M. B. : Je pense que cela tient au sentiment des gens. Ils se sentent impuissants face aux mécanismes complexes de l’économie. Les marchés financiers ont développé leur propre dynamique qui n’a plus de transparence. Le message correspondait à cet état d’esprit. Il appelait à la responsabilité et tentait d’offrir du courage et de l’espoir. Et surtout il voulait montrer qu’il ne faut pas avoir peur de s’attaquer à d’aussi grands thèmes.
Apic: En Eglise, depuis le Concile Vatican II, toute une série de postulats n’ont pas abouti, qu’il s’agisse des divorcés-remariés, du rôle de la femme dans l’Eglise, du célibat des prêtres et d’autres. Avez-vous en tant qu’évêque les mains totalement liées ?

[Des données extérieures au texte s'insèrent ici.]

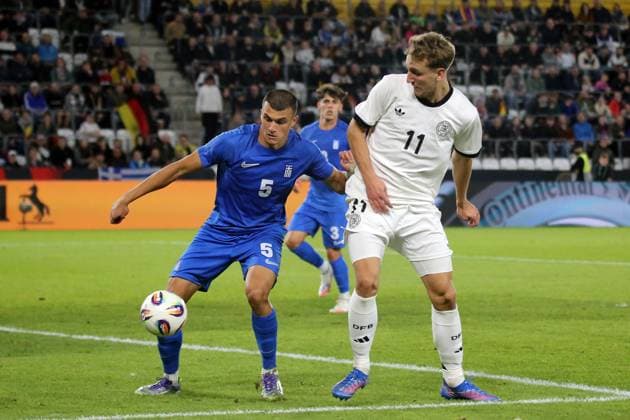 10.10.2025, xmohx, Fussball U 21 EM Qualifikation, Deutschland - Griechenland v.l. Christos Alexiou (Griechenland U21, U 21 Nelson Weiper (Deutsche Fussball Nationalmannschaft DFB U21) Zweikampf, Aktion, action, battle for the ball (DFL DFB REGULATIONS PROHIBIT ANY USE OF PHOTOGRAPHS as IMAGE SEQUENCES and or QUASI-VIDEO) Jena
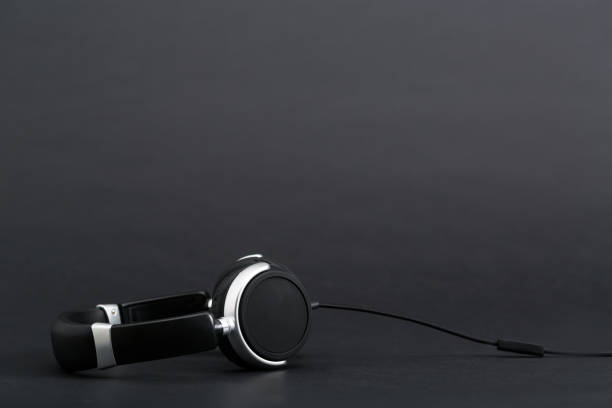 istock Pair of headphones on a black background 841053748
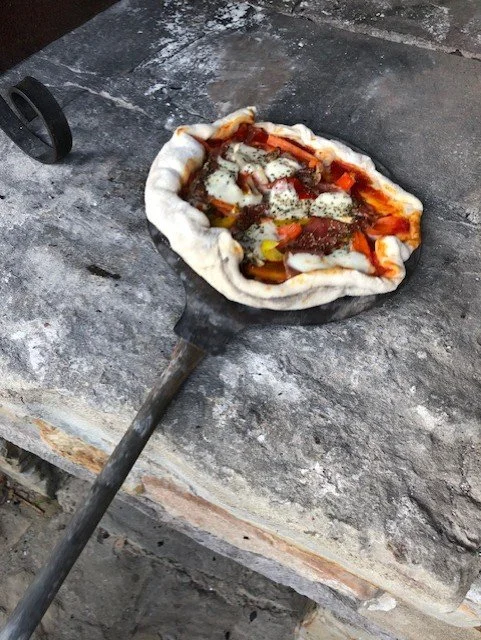 Homemade pizza ready to bake in an original italian stone pizza oven in A holiday home in Roccaverano, Piedmont. Langhe region, world unesco heritage.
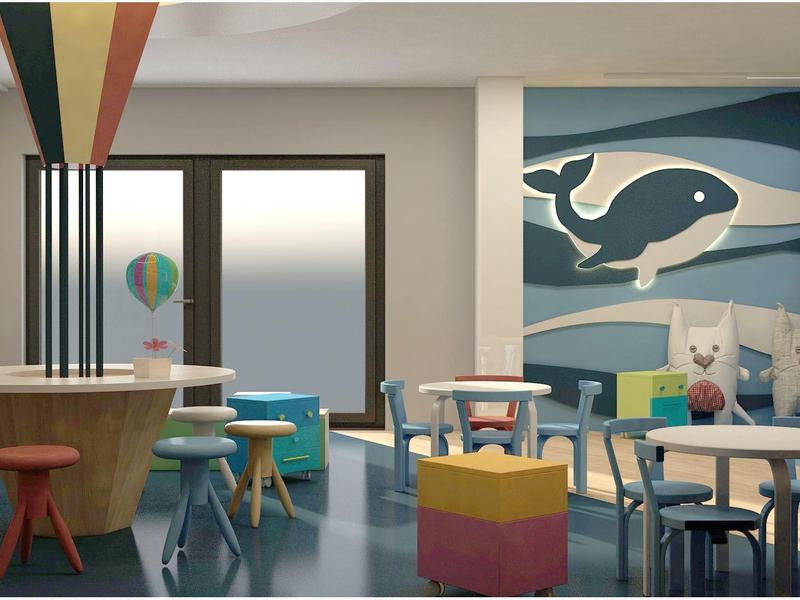 Zona infantil luminosa y colorida con mesas, sillas de colores y un mural de ballena en la pared.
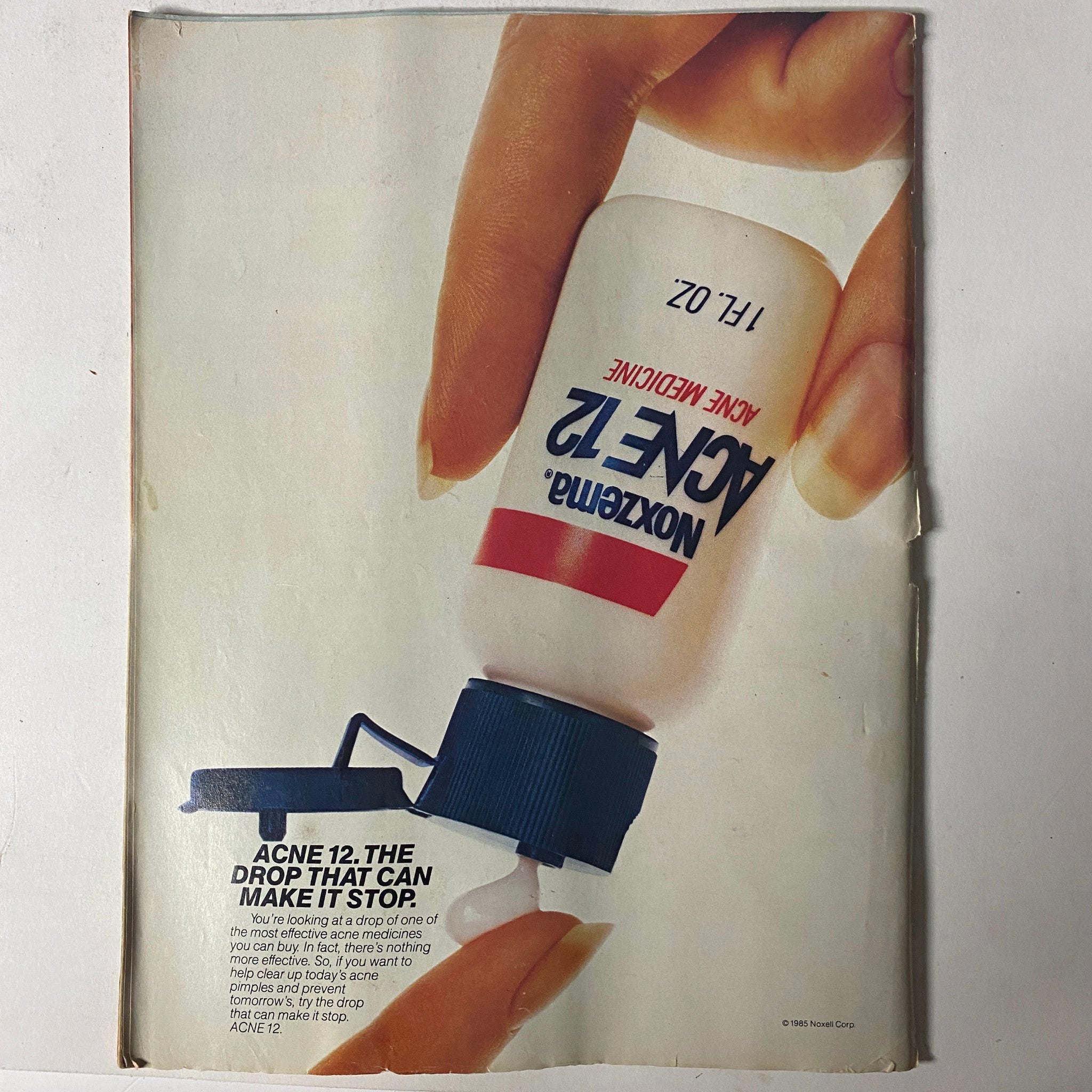 'Teen Magazine December 1985 back cover displaying an advertisement for Noxzema Acne Treatment, focusing on skincare solutions for teens.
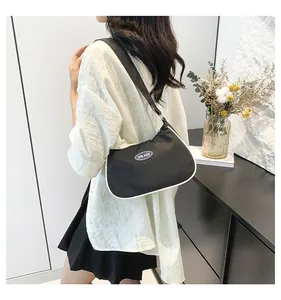 Detailed view of black crescent shoulder bag with white trim and branded blue logo patch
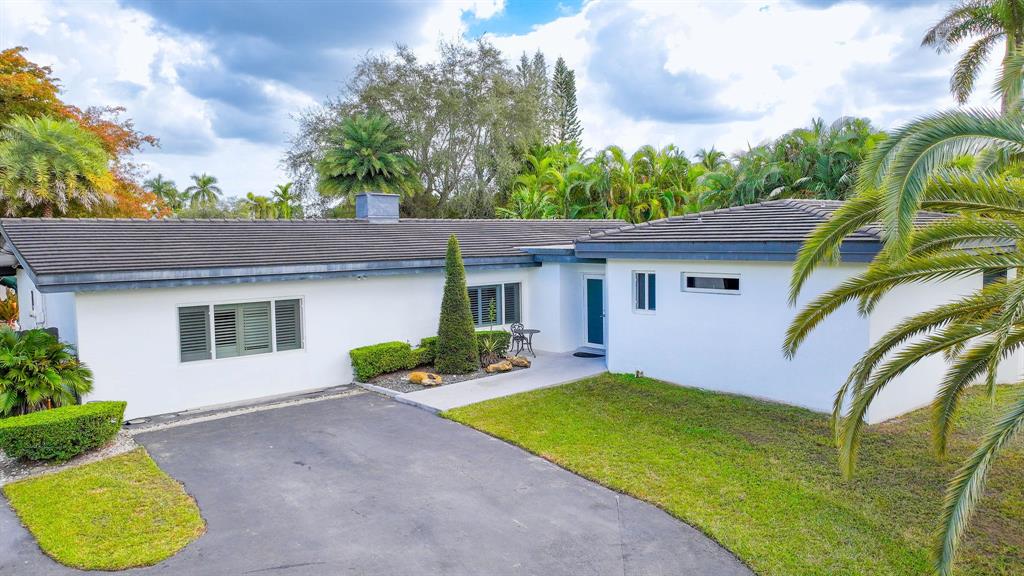 241 Southwest 129th Avenue Miami, FL 33184 - Photo 2 of 27 a front view of a house with garden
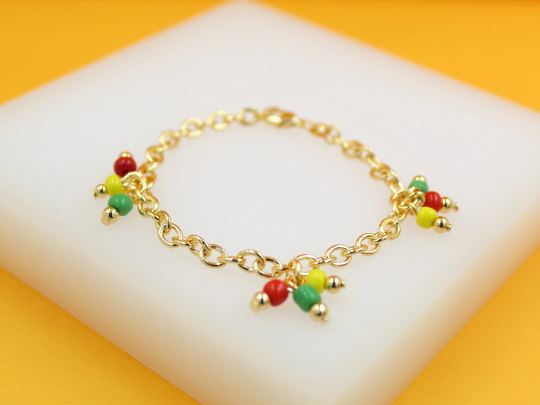 A delicate gold chain bracelet features colorful red, yellow, and green bead charms resting on a white display surface.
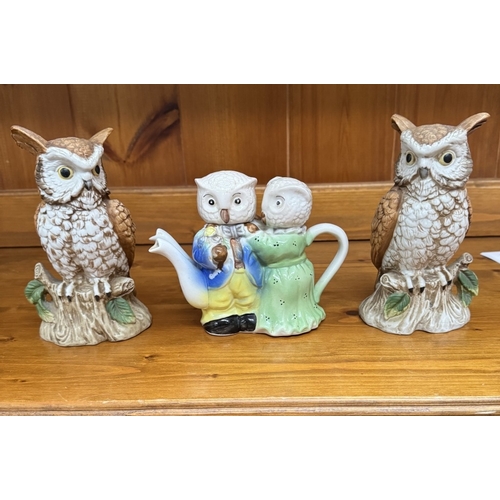 897 - A quantity of owl figures, an owl door stop, teapots etc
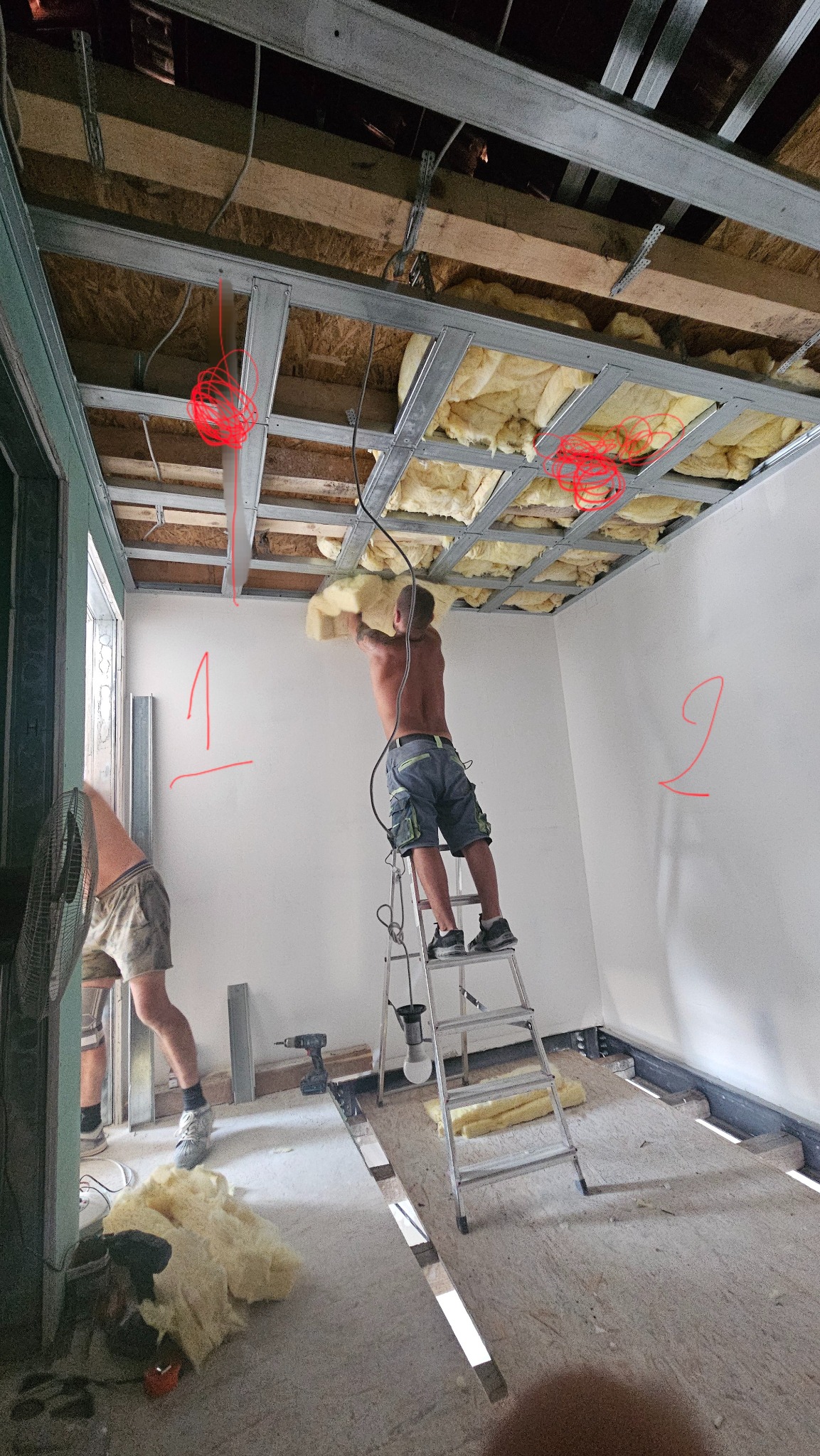Montaż izolacji stropu: mężczyzna na drabinie umieszcza wełnę mineralną w metalowej konstrukcji sufitu podwieszanego. Widoczne narzędzia i fragmenty izolacji na podłodze.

M. B. : Naturellement que nous sommes liés aux prescriptions de la tradition, du magistère et du pape. Pour les évêques, il s’agit de voir comment les aborder dans la pastorale concrète. J’espère que ces thèmes seront abordés lors du prochain Synode des évêques à Rome. Si l’on veut s’occuper de nouvelle évangélisation, il faut commencer effectivement ’là où le bât blesse’ chez les gens.
Apic: Par exemple ?
M. B. : Nous devons vraiment prendre au sérieux ce qui a changé pour le mariage et la famille au cours des dernières décennies.
Apic: En fin de compte vous devez toujours en référer à Rome. C’est là que les questions décisives doivent être tranchées. N’est-ce pas frustrant ?
M. B. : Selon mon expérience, les gens comprennent assez bien ce qu’un évêque peut faire ou pas. Par mon naturel, je suis une personne qui ne souffre pas des choses qu’elle ne peut pas changer. Cela n’ôte cependant rien au désir de voir changer certaines choses.
Apic: Helmut Krätzl, ancien évêque auxiliaire de Vienne pense que les évêques devraient être beaucoup plus sûrs d’eux-mêmes lorsqu’ils se présentent à Rome. Cela servirait-il à quelque chose ?
M. B. : Je n’ai pas été assez souvent à Rome pour pouvoir répondre. J’attends surtout une telle sûreté de la part du Synode des évêques dont je viens de parler.
Apic : Et les fois où vous étiez au Vatican, avez vous été respecté comme pasteur de l’Eglise locale ou traité comme un simple exécutant ?
M. B. : Lors du premier rapport que j’ai vécu au Vatican avec les évêques suisses, l’ambiance était constructive. Tous les présidents des diverses congrégations vaticanes importantes se sont assis à table avec nous. Ce qui a donné un échange fructueux.
Apic: A fin septembre, le Conseil des Conférences épiscopales européennes (CCEE) siègera à St-Gall. Au titre de président élu, vous y appartenez également. Qu’est-ce qu’une toute petite conférence des évêques, comme celle de Suisse, peut-elle apporter au dialogue européen ?
M. B. : Nous pouvons montrer comment diverses cultures vivent ensemble sur un très petit territoire. Cela ne concerne pas seulement les quatre régions linguistiques, mais aussi les cantons qui ont tous trouvé leur propre structure ecclésiastique. Nous avons ce système dual qui mélange les structures hiérarchiques et les structures démocratiques. C’est un particularisme qui intéresse autour de nous.